Mixed Use Assets – taking note

If you own a holiday home and rent this out commercially, there are new rules around how tax deductions are calculated. In order to accurately work out what these will be, there are some crucial points that we will require from you. You will still need to keep your normal records for income and expenses, but as well as that you will need to start recording the following information:

How is the asset used for each day of the year?

• Is it rented out?
• Are you using it for personal or private use?

Who used the asset?
• How many days was it in use?
• Who used it and what is their relationship to you?
• How much rent/hire cost did you charge to each person?

Were any repairs carried out?
• What was the reason for the repairs?
• Did you carry these out yourself?
• Did you stay at the bach while you undertook these repairs?

You will also need to make a note of the following –
• The cost of advertising the rental
• The cost of repairs and damages to the asset caused by tenants
• The cost of insuring the bach, any mortgage interest and rates

By keeping a note of the above information, we can assess what is and what isn’t deductible for you when we start preparing your annual tax return. If you have any more questions about mixed use assets, feel free to give us a call. We have some handy tools which might help you keep track of usage.

Closing down for the holidays? Here’s what you need to know…

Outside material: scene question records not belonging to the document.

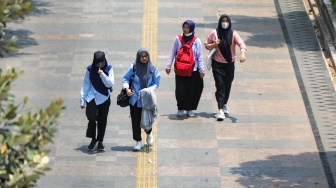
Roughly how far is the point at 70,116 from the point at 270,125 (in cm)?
298

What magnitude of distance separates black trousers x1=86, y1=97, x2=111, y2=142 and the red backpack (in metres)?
1.50

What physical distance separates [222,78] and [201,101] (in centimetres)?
99

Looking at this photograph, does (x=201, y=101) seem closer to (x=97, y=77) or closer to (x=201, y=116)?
(x=201, y=116)

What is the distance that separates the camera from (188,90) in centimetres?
1499

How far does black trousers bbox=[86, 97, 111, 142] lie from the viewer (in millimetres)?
13484

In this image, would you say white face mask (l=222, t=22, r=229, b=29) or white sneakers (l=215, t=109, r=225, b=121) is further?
white sneakers (l=215, t=109, r=225, b=121)

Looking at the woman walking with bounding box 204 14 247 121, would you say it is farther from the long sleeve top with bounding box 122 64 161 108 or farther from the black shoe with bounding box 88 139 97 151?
the black shoe with bounding box 88 139 97 151

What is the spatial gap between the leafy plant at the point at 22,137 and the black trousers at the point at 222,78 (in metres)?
8.06

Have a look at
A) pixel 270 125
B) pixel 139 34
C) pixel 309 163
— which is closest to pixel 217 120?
pixel 270 125


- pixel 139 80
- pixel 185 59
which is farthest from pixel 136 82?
pixel 185 59

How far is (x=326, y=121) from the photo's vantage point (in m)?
15.3

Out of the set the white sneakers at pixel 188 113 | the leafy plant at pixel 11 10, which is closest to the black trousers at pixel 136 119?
the white sneakers at pixel 188 113

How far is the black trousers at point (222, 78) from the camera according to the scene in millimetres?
14916

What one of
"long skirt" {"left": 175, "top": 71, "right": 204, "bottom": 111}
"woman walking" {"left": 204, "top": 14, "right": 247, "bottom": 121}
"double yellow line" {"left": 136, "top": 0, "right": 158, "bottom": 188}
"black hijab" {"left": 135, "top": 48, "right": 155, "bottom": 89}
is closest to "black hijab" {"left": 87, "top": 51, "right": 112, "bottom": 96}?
"black hijab" {"left": 135, "top": 48, "right": 155, "bottom": 89}
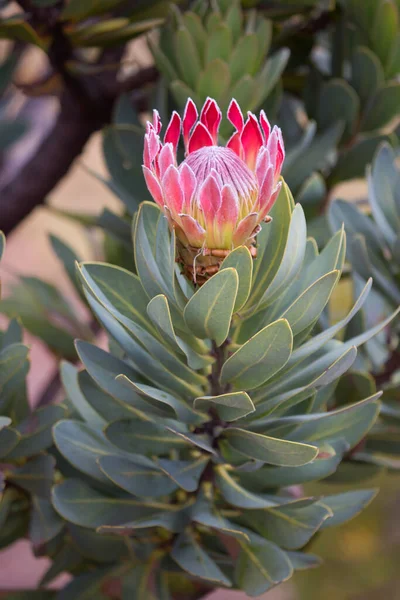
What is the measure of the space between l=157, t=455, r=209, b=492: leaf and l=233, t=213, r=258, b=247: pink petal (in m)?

A closedown period is when an employer closes business operations for a certain length of time, often doing so during off-peak times of the year.

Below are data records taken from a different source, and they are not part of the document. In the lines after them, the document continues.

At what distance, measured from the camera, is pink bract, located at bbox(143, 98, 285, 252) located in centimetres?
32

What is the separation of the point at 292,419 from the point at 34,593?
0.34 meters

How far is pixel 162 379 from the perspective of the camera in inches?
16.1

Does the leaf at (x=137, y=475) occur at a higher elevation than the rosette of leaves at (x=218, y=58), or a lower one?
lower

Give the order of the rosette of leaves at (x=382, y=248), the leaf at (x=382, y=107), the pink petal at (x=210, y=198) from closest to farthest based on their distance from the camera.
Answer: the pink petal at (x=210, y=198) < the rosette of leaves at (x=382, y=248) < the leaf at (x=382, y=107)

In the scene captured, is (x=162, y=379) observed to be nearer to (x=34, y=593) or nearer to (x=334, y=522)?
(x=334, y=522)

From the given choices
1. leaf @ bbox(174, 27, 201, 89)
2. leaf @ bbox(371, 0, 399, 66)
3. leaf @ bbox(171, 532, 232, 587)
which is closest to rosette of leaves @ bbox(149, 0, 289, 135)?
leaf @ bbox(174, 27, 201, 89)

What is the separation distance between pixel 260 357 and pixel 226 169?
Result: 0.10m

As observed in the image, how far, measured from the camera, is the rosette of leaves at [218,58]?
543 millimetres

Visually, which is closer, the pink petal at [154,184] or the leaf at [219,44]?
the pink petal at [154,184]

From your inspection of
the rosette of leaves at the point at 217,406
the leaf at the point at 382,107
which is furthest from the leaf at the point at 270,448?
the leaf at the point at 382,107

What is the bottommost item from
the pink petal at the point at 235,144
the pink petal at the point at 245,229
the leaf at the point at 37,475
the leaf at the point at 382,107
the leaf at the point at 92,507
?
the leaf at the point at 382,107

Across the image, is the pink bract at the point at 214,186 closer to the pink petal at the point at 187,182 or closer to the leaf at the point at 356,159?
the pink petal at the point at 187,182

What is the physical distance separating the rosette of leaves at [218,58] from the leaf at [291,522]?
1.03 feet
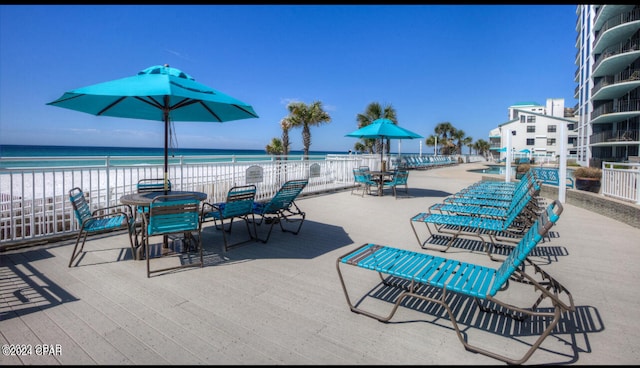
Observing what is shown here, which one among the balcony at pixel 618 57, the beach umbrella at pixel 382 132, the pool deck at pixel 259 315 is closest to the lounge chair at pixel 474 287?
the pool deck at pixel 259 315

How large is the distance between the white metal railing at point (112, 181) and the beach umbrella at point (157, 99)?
80 cm

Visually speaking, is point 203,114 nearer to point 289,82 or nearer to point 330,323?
point 330,323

Many businesses tend to do this over the Christmas break and many employees are happy to take this time to enjoy summer holidays with family. But there are some rules that employers need to be aware of before shutting up shop:

• There may only be one closedown period per year, although employers can shut down different business sectors at different times of the year
• Employers must give staff at least 14 days’ notice of the closedown
• Employers can require staff to use their annual holidays over this time. Public Holidays are still recognised during the closedown period and are treated as such

There are many benefits for employers during closedown periods, including less disruption to productivity and a reduction in labour and operating costs. If you are planning on closing down over Christmas, be sure to let your clients know. It’s not only courteous but is a good way to touch base and wish them a Merry Christmas.

Cashing up annual leave – some things you may not know

What are the rules when it comes to annual leave?

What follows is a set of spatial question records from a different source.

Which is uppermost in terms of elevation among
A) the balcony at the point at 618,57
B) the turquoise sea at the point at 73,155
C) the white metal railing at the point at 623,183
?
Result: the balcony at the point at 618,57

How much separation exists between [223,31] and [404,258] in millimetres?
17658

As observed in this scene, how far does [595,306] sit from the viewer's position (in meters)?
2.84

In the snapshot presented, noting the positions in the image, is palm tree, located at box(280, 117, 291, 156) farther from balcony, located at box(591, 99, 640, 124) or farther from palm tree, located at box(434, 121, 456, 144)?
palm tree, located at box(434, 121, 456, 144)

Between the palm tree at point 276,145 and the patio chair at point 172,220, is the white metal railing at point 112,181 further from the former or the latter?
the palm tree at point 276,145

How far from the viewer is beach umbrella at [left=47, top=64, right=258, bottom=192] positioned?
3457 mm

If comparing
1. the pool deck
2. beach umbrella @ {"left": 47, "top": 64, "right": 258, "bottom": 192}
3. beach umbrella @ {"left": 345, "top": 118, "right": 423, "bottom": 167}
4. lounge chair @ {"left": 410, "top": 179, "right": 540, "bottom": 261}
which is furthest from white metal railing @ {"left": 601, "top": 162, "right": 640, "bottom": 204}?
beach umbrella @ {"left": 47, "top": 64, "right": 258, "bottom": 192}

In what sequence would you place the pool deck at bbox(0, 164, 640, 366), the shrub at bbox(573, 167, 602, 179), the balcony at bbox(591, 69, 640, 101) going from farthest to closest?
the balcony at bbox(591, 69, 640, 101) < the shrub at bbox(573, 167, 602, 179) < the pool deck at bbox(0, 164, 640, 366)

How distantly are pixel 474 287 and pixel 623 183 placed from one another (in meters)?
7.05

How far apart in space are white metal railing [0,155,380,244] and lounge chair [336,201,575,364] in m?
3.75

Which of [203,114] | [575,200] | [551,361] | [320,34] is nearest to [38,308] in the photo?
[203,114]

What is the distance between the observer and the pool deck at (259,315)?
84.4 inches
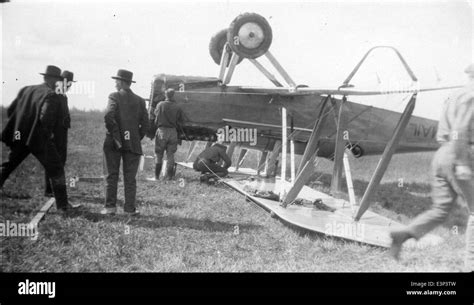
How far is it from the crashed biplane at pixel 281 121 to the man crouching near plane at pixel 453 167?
156 cm

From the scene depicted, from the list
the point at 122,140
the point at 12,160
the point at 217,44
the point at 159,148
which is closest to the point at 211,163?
the point at 159,148

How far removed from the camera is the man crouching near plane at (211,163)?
938cm

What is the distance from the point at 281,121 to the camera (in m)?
10.4

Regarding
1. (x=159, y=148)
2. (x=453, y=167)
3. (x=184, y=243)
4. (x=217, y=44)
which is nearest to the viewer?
(x=453, y=167)

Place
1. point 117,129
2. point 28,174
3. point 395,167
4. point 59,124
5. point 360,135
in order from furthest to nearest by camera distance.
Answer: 1. point 395,167
2. point 360,135
3. point 28,174
4. point 59,124
5. point 117,129

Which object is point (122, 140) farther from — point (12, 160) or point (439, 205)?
point (439, 205)

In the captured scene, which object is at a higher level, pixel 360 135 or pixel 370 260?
pixel 360 135

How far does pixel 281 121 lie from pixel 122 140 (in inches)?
220

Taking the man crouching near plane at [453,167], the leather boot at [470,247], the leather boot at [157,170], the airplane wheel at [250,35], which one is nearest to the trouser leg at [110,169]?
the leather boot at [157,170]

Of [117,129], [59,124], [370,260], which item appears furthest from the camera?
[59,124]
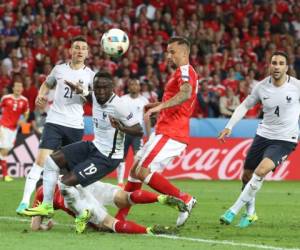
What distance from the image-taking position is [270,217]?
13.2 metres

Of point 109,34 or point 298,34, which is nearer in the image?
point 109,34

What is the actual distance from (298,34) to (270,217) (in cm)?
→ 1616

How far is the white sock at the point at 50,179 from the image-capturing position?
10680 mm

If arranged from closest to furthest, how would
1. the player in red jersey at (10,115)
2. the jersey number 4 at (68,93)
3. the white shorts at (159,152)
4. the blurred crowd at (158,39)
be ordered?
the white shorts at (159,152) < the jersey number 4 at (68,93) < the player in red jersey at (10,115) < the blurred crowd at (158,39)

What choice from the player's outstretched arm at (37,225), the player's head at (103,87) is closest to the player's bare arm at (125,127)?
the player's head at (103,87)

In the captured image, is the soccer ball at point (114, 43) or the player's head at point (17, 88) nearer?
the soccer ball at point (114, 43)

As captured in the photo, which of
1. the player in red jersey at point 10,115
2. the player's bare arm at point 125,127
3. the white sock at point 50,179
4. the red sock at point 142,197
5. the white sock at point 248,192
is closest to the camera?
the player's bare arm at point 125,127

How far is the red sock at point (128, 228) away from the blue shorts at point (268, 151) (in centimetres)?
221

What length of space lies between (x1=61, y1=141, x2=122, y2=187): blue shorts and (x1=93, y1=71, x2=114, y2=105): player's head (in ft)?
1.82

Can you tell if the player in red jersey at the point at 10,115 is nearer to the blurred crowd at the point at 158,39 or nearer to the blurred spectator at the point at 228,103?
the blurred crowd at the point at 158,39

Employees can make a request to employers to cash in annual holidays, opting instead to take a lump sum payment rather than time away from work, but there are a few rules that need to be taken into consideration.

The request must come from the employee and not the employer. Although the employee is entitled to leave, the employer can decline the request at its own discretion and does not need to give a reason for its decision. However, the fact that employers owe a duty of good faith to their employees suggests that an employer’s response to a request should be reasonable.

In addition, there is a limit to the amount of leave that can be converted to payment. By law, the employee can only exchange a maximum of one week annual leave for cash payment per annum.

An employer is entitled to have a policy that it will not consider requests from employees in its business or in a particular section of its business.

Health and Safety obligations with employees working from home

It is becoming quite common for employees to decide to work from home for part of the working week. So what are your obligations as an employer when someone from your team makes this decision to do so? As an employer, do you have any obligations at all? The answer is yes, you do.

The definition of place of work includes any place where a person is to work or is working for gain or reward and this includes the worker’s own home if that is used for work. As an employer, it is your duty to take all the necessary steps to prevent harm to your employees when they are at work.

Be sure to check that your employee has adequate resources to perform his or her role and the home office is a safe environment.

This includes ensuring that the home is appropriately furnished and computer equipment is functional.

These elements are essential to maximising productivity but are also crucial when ensuring the health and safety of your team member.

Health and Safety requirements when working from home should be covered when setting out the terms of working from home.